With the rapid explosion in genome sequence data over the past decade, geneticists find themselves in a place where data analysis rather than data collection is the rate limiting step towards gleaning new biological insights. In particular, as genome sequences from thousands of individuals are now available, population geneticists are faced with the daunting task of making sense of millions of genetic variants. It is tempting now to leverage these resources to aid identification of functional elements in the genome using genetic variation as a guide. Again, we have been again been using a fusion of traditional population genetics and machine learning to build powerful methods of inference. An example of this research which utilized so-called unsupervised learning techniques was our development of population genetic hidden Markov models for use in scanning genomes for the footprint of natural selection (Kern and Haussler, 2010). Recently in the lab we have turned our attention to supervised machine learning methods for annotating functional elements in genomes on the basis of population genomic data (Schrider and Kern, 2015).

Phylogenetic Prediction of Function in Genomes

While within population genomic variation should be able to give a species-specific view of functional regions of the genome, comparative genomics approaches are uniquely powerful for the identification of functional elements of genomes that have been conserved over longer evolutionary timescales. In our lab we have used comparative genomic approaches for the phylogenetic-based discovery of important genomic regions in both Drosophila and Plants, with a particular emphasis on uncovering the most conserved regions of genomes, sometimes known as ultra conserved regions. Most recently our lab has published on patterns of conservation in whole genome plant alignments that we have created (Hupalo and Kern, 2013). This work has revealed what appears to be an incredibly dynamic evolution of the non-coding portion of plant genomes that contrasts quite strongly to what we have seen previously in mammalian alignments. To facilitate this work we have also created a web-based comparative genomics browser, based on the UCSC genome browser that houses and serves up our plant multiple alignment, please go check it out here.
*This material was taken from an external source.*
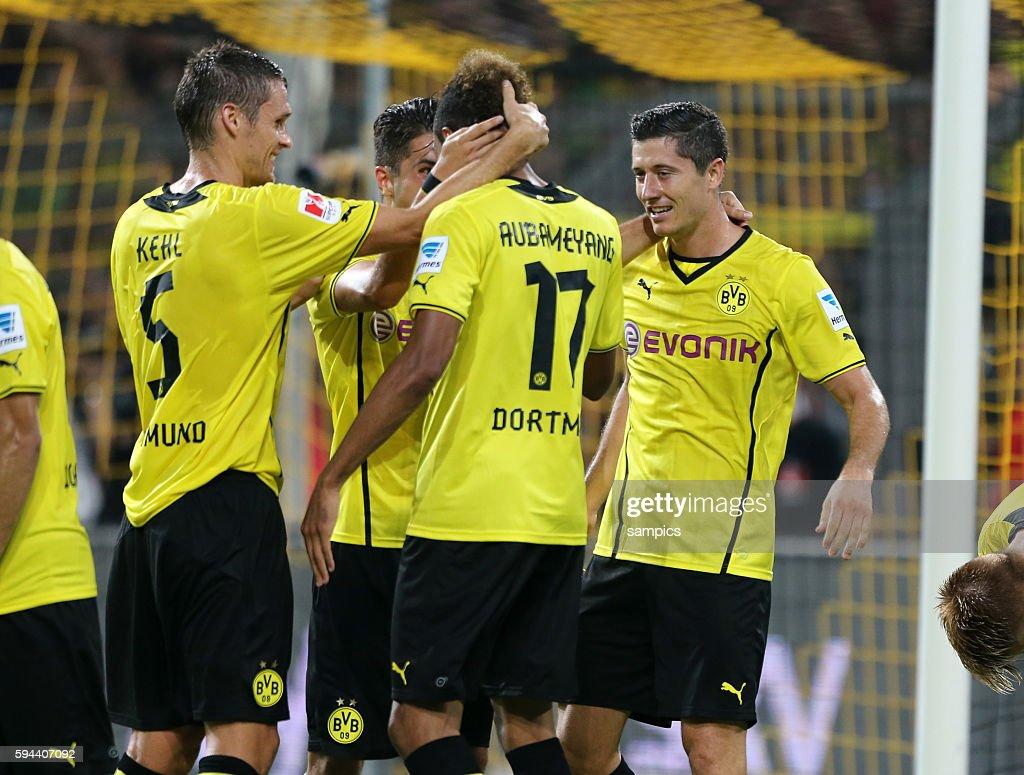 Robert Lewandowski Borussia Dortmund jubelt mit Pierre Emerick Aubameyang Borussia Dortmund und Sebastian Kehl Borussia Dortmund Supercup Fussball...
Novel Methods for Parameter Estimation in the IM Model

In collaboration with Dr. Jody Hey we have been working on multiple new methods for parameter estimation in the context of the Isolation with Migration (IM) model. In particular we have focused our attention on the allele frequency spectrum (sometimes known also as the site frequency spectrum) as a way to estimate parameters from the IM model efficiently. Currently we have been exploring two separates paths along these lines: 1) use of the two-locus AFS as a way to more accurate estimate migration rates when migration is a strong force (2Nm >> 1) using massively parallel simulation software that we have written and 2) a novel continuous-time markov chain approach that we developed.